Work item:
Write out only the opening lines of the entries, through the line with "Consider this experimental".

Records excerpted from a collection
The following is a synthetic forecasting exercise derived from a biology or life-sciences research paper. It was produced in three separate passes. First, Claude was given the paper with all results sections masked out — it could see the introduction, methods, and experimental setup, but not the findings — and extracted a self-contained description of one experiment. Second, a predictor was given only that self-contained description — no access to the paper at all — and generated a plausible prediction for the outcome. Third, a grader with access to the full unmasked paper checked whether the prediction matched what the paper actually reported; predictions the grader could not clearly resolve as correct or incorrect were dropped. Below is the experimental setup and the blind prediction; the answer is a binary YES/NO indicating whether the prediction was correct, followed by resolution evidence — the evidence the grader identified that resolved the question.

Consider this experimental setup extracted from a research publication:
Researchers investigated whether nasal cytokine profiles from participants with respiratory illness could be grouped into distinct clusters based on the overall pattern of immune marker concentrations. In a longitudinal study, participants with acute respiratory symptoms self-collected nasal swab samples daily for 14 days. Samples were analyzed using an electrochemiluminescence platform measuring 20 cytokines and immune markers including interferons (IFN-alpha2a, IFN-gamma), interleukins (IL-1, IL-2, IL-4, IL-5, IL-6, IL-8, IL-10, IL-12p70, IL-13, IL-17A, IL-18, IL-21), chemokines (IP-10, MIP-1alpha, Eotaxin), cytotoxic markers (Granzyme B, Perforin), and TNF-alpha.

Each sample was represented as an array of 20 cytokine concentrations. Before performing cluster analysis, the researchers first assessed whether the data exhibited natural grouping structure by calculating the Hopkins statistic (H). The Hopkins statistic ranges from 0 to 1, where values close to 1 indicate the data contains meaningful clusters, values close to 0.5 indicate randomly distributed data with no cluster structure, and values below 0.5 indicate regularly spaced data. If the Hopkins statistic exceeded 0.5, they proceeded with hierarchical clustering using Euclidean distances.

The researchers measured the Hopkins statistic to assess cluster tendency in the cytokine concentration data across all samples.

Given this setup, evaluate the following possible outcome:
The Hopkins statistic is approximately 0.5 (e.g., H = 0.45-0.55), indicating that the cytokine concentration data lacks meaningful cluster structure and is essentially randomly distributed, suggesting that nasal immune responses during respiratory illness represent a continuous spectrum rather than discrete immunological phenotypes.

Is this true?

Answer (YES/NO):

Written solution:
The following is a synthetic forecasting exercise derived from a biology or life-sciences research paper. It was produced in three separate passes. First, Claude was given the paper with all results sections masked out — it could see the introduction, methods, and experimental setup, but not the findings — and extracted a self-contained description of one experiment. Second, a predictor was given only that self-contained description — no access to the paper at all — and generated a plausible prediction for the outcome. Third, a grader with access to the full unmasked paper checked whether the prediction matched what the paper actually reported; predictions the grader could not clearly resolve as correct or incorrect were dropped. Below is the experimental setup and the blind prediction; the answer is a binary YES/NO indicating whether the prediction was correct, followed by resolution evidence — the evidence the grader identified that resolved the question.

Consider this experimental setup extracted from a research publication:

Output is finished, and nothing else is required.